Provided entries:
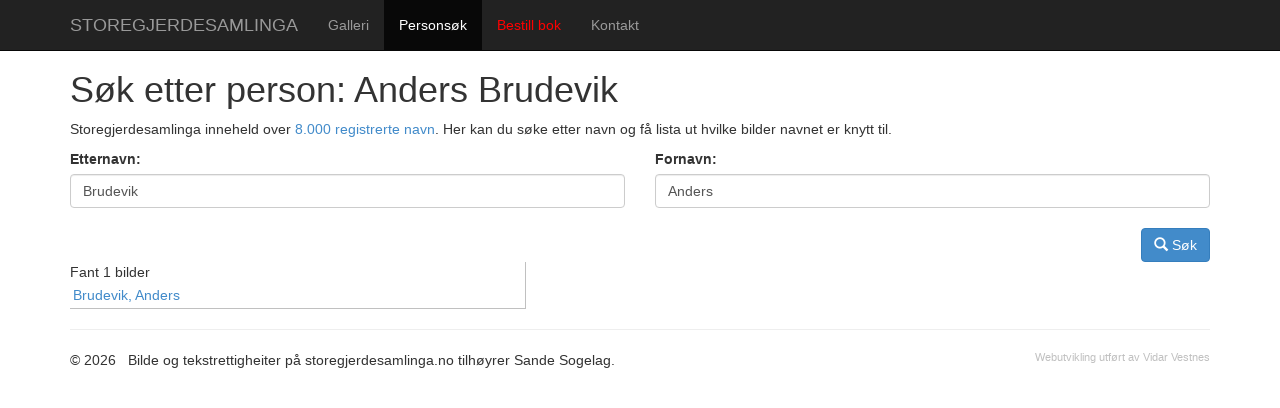

--- FILE ---
content_type: text/html; charset=UTF-8
request_url: http://www.storegjerdesamlinga.no/personer?etternavn=Brudevik&fornavn=Anders
body_size: 2697
content:
<!DOCTYPE html>
<html lang="en">
  <head>
    <meta charset="utf-8">
    <meta name="viewport" content="width=device-width, initial-scale=1.0">

        <title>Anders Brudevik | 1 treff i Storegjerdesamlinga</title>
            <meta name="description" content="Søk på personnavn i Storegjerdesamlinga. Bildearkivet inneheld over 12.500 registrete navn.">
    	<meta name="google-site-verification" content="NYnzU4DoIgDZ7krw27DUtHf0Q3SWrb1zrzdlmZwHMH0" />
	<meta name="msvalidate.01" content="93A888B48D5D6E99AC457479E508F620" />
	
        
    
    <link href="http://www.storegjerdesamlinga.no/favicon.ico?1" rel="shortcut icon" type="image/x-icon" />
    <link rel="stylesheet" href="http://www.storegjerdesamlinga.no/assets/css/print.css?1"	type="text/css" media="print" />
    <link rel="stylesheet" href="http://www.storegjerdesamlinga.no/assets/css/screen.css?2"	type="text/css" media="screen" />
    <link rel="stylesheet" href="http://www.storegjerdesamlinga.no/assets/bootstrap/css/bootstrap.css">
        
    
    <!-- HTML5 shim and Respond.js IE8 support of HTML5 elements and media queries -->
    <!--[if lt IE 9]>
      <script src="http://www.storegjerdesamlinga.no/assets/bootstrap/js/html5shiv.js"></script>
      <script src="http://www.storegjerdesamlinga.no/assets/bootstrap/js/respond.min.js"></script>
    <![endif]-->

<script type="text/javascript">
function fadeIn(obj) {
	obj.style.display = "block";
}
</script>
    
  </head>

  <body>
  
	<div id="fb-root"></div>
	
    <div class="navbar navbar-inverse navbar-fixed-top">
      <div class="container">
        <div class="navbar-header">
          <button type="button" class="navbar-toggle" data-toggle="collapse" data-target=".navbar-collapse">
            <span class="icon-bar"></span>
            <span class="icon-bar"></span>
            <span class="icon-bar"></span>
          </button>
          <a class="navbar-brand" href="http://www.storegjerdesamlinga.no/" title="Storegjerdesamlinga">STOREGJERDESAMLINGA</a>
        </div>
        <div class="navbar-collapse collapse">
          <ul class="nav navbar-nav">
            <li ><a href="http://www.storegjerdesamlinga.no/storegjerde/galleri" title="Bla i Storegjerdesamlinga">Galleri</a></li>
            <li class="active"><a href="http://www.storegjerdesamlinga.no/personer" title="Personer i Storegjerdesamlinga">Personsøk</a></li>
            <!-- 
            <li ><a href="http://www.storegjerdesamlinga.no/segnogsoge" title="Segn og soge">Segn og Soge</a></li>
            <li ><a href="http://www.storegjerdesamlinga.no/sandesoga" title="Sandesoga">Sandesoga</a></li>
            -->
            <li><a target="oseberget" href="http://osberget.no/nettbutikk/lokale-boeker/boeker/fotograf-olaf-storegjerde-mannen-og-verket?utm_source=storegjerdesamlinga" 
            	style="color: red;"
            	title="FOTOGRAF OLAF STOREGJERDE - MANNEN OG VERKET">Bestill bok</a></li>
            <li ><a href="http://www.storegjerdesamlinga.no/kontakt" title="Kontakt oss">Kontakt</a></li>
          </ul>
                            </div><!--/.navbar-collapse -->
      </div>
    </div>


    
<div class="container">
	<h1>Søk etter person: Anders Brudevik</h1>
	<p>
		Storegjerdesamlinga inneheld over <a href="/personer/liste">8.000 registrerte navn</a>. Her kan du søke etter navn og få lista ut hvilke bilder navnet er knytt til.
	</p>
	
	<form class="form-inline" action="/personer" method="GET">
	
	<div class="row">
	  <div class="col-xs-6">
	  	<label for="etternavn">Etternavn: </label><br/>
	    <input name="etternavn" id="etternavn" type="text" class="form-control" placeholder="Etternavn"value="Brudevik">
	  </div>
	<div class="col-xs-6">
	  	<label for="fornavn">Fornavn: </label><br/>
	    <input name="fornavn" id="fornavn" type="text" class="form-control" placeholder="Fornavn" value="Anders">
	  </div>
	</div>
	
	<br/>
	<div style="text-align: right;">
		<button type="submit" class="btn btn-primary"><span class="glyphicon glyphicon-search"></span> Søk</button>
	</div>
	</form>
	
	
	<div class="names">
		Fant 1 bilder<br/>
				<a class="name" href="#" onclick="loadImageList('Brudevik', 'Anders')">
			Brudevik,	Anders		</a>
			</div>
	
	<div id="images">
		
	</div>
	
</div>
<style>
div.names {
	max-height: 500px;
	float: left; 
	width: 40%; 
	border-right: 1px solid silver;
	overflow: scroll;
}
a.name {
	display: block;
	border-bottom: 1px solid silver;
	padding: 3px;
}
a.name:hover {
	text-decoration: none;
	background: #f5f5f5;
	color: blue;
}
#images {
 	float: left; 
 	margin-left: 5px; 
 	width: 55%;
 	
}
a.image {
	display: block;
	margin-bottom: 5px;
	padding: 3px;
	border-bottom: 1px solid silver;
	text-decoration: none;
}
a.image:hover {	
	text-decoration: none;
	background: #f5f5f5;
	color: blue;
}
</style>

<script>
function loadImageList(etternavn, fornavn) {
	 $.getJSON('personer/imagelist', { enavn: etternavn, fnavn: fornavn }, function(data) {
		$("#images").html('velg');
		if(data.num < 1 ) return;
		var html = "<strong>Bilder: "+data.num+"</strong><br/>";
		var row = "";
		for(i = 0; i < data.res.length; i++) {
			row = data.res[i];
			html+='<a class="image" href="/storegjerde/galleri/?q='+row.sasf+'">';
			html+='<img src="/out_1100x100_83/' + row.sasf + '.jpg" />';
			html+=" <span>"+row.sasf+"</span>, ";
			html+=" <span>"+row.kommune+"</span>";
			html+="</a>";
		}
		$("#images").html(html);
	});
}
</script>
    <div class="container">
      <hr>
      <footer>
        <p>&copy; 2026 &nbsp; Bilde og tekstrettigheiter p&aring; storegjerdesamlinga.no tilh&oslash;yrer Sande Sogelag.
      	
		<a style="float: right; font-size: 11px; color: silver; text-decoration: none;" title="Vidar Vestnes" 
		href="https://www.linkedin.com/in/vidarvestnes/no?locale=no_NO">Webutvikling utf&oslash;rt av Vidar Vestnes</a>
		</p>
      </footer>
    </div>

    <script src="http://www.storegjerdesamlinga.no/assets/jquery/jquery-2.0.3.min.js"></script>

    <script src="http://www.storegjerdesamlinga.no/assets/js/galleri.js?1"></script>
    

    <!-- Bootstrap core JavaScript
    ================================================== -->
    <!-- Placed at the end of the document so the pages load faster -->
    <script src="http://www.storegjerdesamlinga.no/assets/bootstrap/js/bootstrap.min.js"></script>


    <script>
      (function(i,s,o,g,r,a,m){i['GoogleAnalyticsObject']=r;i[r]=i[r]||function(){
      (i[r].q=i[r].q||[]).push(arguments)},i[r].l=1*new Date();a=s.createElement(o),
      m=s.getElementsByTagName(o)[0];a.async=1;a.src=g;m.parentNode.insertBefore(a,m)
      })(window,document,'script','//www.google-analytics.com/analytics.js','ga');
      ga('create', 'UA-34167304-4', 'auto');
      ga('send', 'pageview');
    </script>

    
  </body>
</html>


--- FILE ---
content_type: text/css
request_url: http://www.storegjerdesamlinga.no/assets/css/print.css?1
body_size: 108
content:
body {visibility:hidden;}
.print {visibility:visible;}

.no-print, .no-print * {
    display: none !important;
}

Task prompt:
Repeat every record exactly, but not the pictures.

Answer to this task:
--- FILE ---
content_type: text/html; charset=UTF-8
request_url: http://www.storegjerdesamlinga.no/personer?etternavn=Brudevik&fornavn=Anders
body_size: 2697
content:
<!DOCTYPE html>
<html lang="en">
  <head>
    <meta charset="utf-8">
    <meta name="viewport" content="width=device-width, initial-scale=1.0">

        <title>Anders Brudevik | 1 treff i Storegjerdesamlinga</title>
            <meta name="description" content="Søk på personnavn i Storegjerdesamlinga. Bildearkivet inneheld over 12.500 registrete navn.">
    	<meta name="google-site-verification" content="NYnzU4DoIgDZ7krw27DUtHf0Q3SWrb1zrzdlmZwHMH0" />
	<meta name="msvalidate.01" content="93A888B48D5D6E99AC457479E508F620" />
	
        
    
    <link href="http://www.storegjerdesamlinga.no/favicon.ico?1" rel="shortcut icon" type="image/x-icon" />
    <link rel="stylesheet" href="http://www.storegjerdesamlinga.no/assets/css/print.css?1"	type="text/css" media="print" />
    <link rel="stylesheet" href="http://www.storegjerdesamlinga.no/assets/css/screen.css?2"	type="text/css" media="screen" />
    <link rel="stylesheet" href="http://www.storegjerdesamlinga.no/assets/bootstrap/css/bootstrap.css">
        
    
    <!-- HTML5 shim and Respond.js IE8 support of HTML5 elements and media queries -->
    <!--[if lt IE 9]>
      <script src="http://www.storegjerdesamlinga.no/assets/bootstrap/js/html5shiv.js"></script>
      <script src="http://www.storegjerdesamlinga.no/assets/bootstrap/js/respond.min.js"></script>
    <![endif]-->

<script type="text/javascript">
function fadeIn(obj) {
	obj.style.display = "block";
}
</script>
    
  </head>

  <body>
  
	<div id="fb-root"></div>
	
    <div class="navbar navbar-inverse navbar-fixed-top">
      <div class="container">
        <div class="navbar-header">
          <button type="button" class="navbar-toggle" data-toggle="collapse" data-target=".navbar-collapse">
            <span class="icon-bar"></span>
            <span class="icon-bar"></span>
            <span class="icon-bar"></span>
          </button>
          <a class="navbar-brand" href="http://www.storegjerdesamlinga.no/" title="Storegjerdesamlinga">STOREGJERDESAMLINGA</a>
        </div>
        <div class="navbar-collapse collapse">
          <ul class="nav navbar-nav">
            <li ><a href="http://www.storegjerdesamlinga.no/storegjerde/galleri" title="Bla i Storegjerdesamlinga">Galleri</a></li>
            <li class="active"><a href="http://www.storegjerdesamlinga.no/personer" title="Personer i Storegjerdesamlinga">Personsøk</a></li>
            <!-- 
            <li ><a href="http://www.storegjerdesamlinga.no/segnogsoge" title="Segn og soge">Segn og Soge</a></li>
            <li ><a href="http://www.storegjerdesamlinga.no/sandesoga" title="Sandesoga">Sandesoga</a></li>
            -->
            <li><a target="oseberget" href="http://osberget.no/nettbutikk/lokale-boeker/boeker/fotograf-olaf-storegjerde-mannen-og-verket?utm_source=storegjerdesamlinga" 
            	style="color: red;"
            	title="FOTOGRAF OLAF STOREGJERDE - MANNEN OG VERKET">Bestill bok</a></li>
            <li ><a href="http://www.storegjerdesamlinga.no/kontakt" title="Kontakt oss">Kontakt</a></li>
          </ul>
                            </div><!--/.navbar-collapse -->
      </div>
    </div>


    
<div class="container">
	<h1>Søk etter person: Anders Brudevik</h1>
	<p>
		Storegjerdesamlinga inneheld over <a href="/personer/liste">8.000 registrerte navn</a>. Her kan du søke etter navn og få lista ut hvilke bilder navnet er knytt til.
	</p>
	
	<form class="form-inline" action="/personer" method="GET">
	
	<div class="row">
	  <div class="col-xs-6">
	  	<label for="etternavn">Etternavn: </label><br/>
	    <input name="etternavn" id="etternavn" type="text" class="form-control" placeholder="Etternavn"value="Brudevik">
	  </div>
	<div class="col-xs-6">
	  	<label for="fornavn">Fornavn: </label><br/>
	    <input name="fornavn" id="fornavn" type="text" class="form-control" placeholder="Fornavn" value="Anders">
	  </div>
	</div>
	
	<br/>
	<div style="text-align: right;">
		<button type="submit" class="btn btn-primary"><span class="glyphicon glyphicon-search"></span> Søk</button>
	</div>
	</form>
	
	
	<div class="names">
		Fant 1 bilder<br/>
				<a class="name" href="#" onclick="loadImageList('Brudevik', 'Anders')">
			Brudevik,	Anders		</a>
			</div>
	
	<div id="images">
		
	</div>
	
</div>
<style>
div.names {
	max-height: 500px;
	float: left; 
	width: 40%; 
	border-right: 1px solid silver;
	overflow: scroll;
}
a.name {
	display: block;
	border-bottom: 1px solid silver;
	padding: 3px;
}
a.name:hover {
	text-decoration: none;
	background: #f5f5f5;
	color: blue;
}
#images {
 	float: left; 
 	margin-left: 5px; 
 	width: 55%;
 	
}
a.image {
	display: block;
	margin-bottom: 5px;
	padding: 3px;
	border-bottom: 1px solid silver;
	text-decoration: none;
}
a.image:hover {	
	text-decoration: none;
	background: #f5f5f5;
	color: blue;
}
</style>

<script>
function loadImageList(etternavn, fornavn) {
	 $.getJSON('personer/imagelist', { enavn: etternavn, fnavn: fornavn }, function(data) {
		$("#images").html('velg');
		if(data.num < 1 ) return;
		var html = "<strong>Bilder: "+data.num+"</strong><br/>";
		var row = "";
		for(i = 0; i < data.res.length; i++) {
			row = data.res[i];
			html+='<a class="image" href="/storegjerde/galleri/?q='+row.sasf+'">';
			html+='<img src="/out_1100x100_83/' + row.sasf + '.jpg" />';
			html+=" <span>"+row.sasf+"</span>, ";
			html+=" <span>"+row.kommune+"</span>";
			html+="</a>";
		}
		$("#images").html(html);
	});
}
</script>
    <div class="container">
      <hr>
      <footer>
        <p>&copy; 2026 &nbsp; Bilde og tekstrettigheiter p&aring; storegjerdesamlinga.no tilh&oslash;yrer Sande Sogelag.
      	
		<a style="float: right; font-size: 11px; color: silver; text-decoration: none;" title="Vidar Vestnes" 
		href="https://www.linkedin.com/in/vidarvestnes/no?locale=no_NO">Webutvikling utf&oslash;rt av Vidar Vestnes</a>
		</p>
      </footer>
    </div>

    <script src="http://www.storegjerdesamlinga.no/assets/jquery/jquery-2.0.3.min.js"></script>

    <script src="http://www.storegjerdesamlinga.no/assets/js/galleri.js?1"></script>
    

    <!-- Bootstrap core JavaScript
    ================================================== -->
    <!-- Placed at the end of the document so the pages load faster -->
    <script src="http://www.storegjerdesamlinga.no/assets/bootstrap/js/bootstrap.min.js"></script>


    <script>
      (function(i,s,o,g,r,a,m){i['GoogleAnalyticsObject']=r;i[r]=i[r]||function(){
      (i[r].q=i[r].q||[]).push(arguments)},i[r].l=1*new Date();a=s.createElement(o),
      m=s.getElementsByTagName(o)[0];a.async=1;a.src=g;m.parentNode.insertBefore(a,m)
      })(window,document,'script','//www.google-analytics.com/analytics.js','ga');
      ga('create', 'UA-34167304-4', 'auto');
      ga('send', 'pageview');
    </script>

    
  </body>
</html>


--- FILE ---
content_type: text/css
request_url: http://www.storegjerdesamlinga.no/assets/css/print.css?1
body_size: 108
content:
body {visibility:hidden;}
.print {visibility:visible;}

.no-print, .no-print * {
    display: none !important;
}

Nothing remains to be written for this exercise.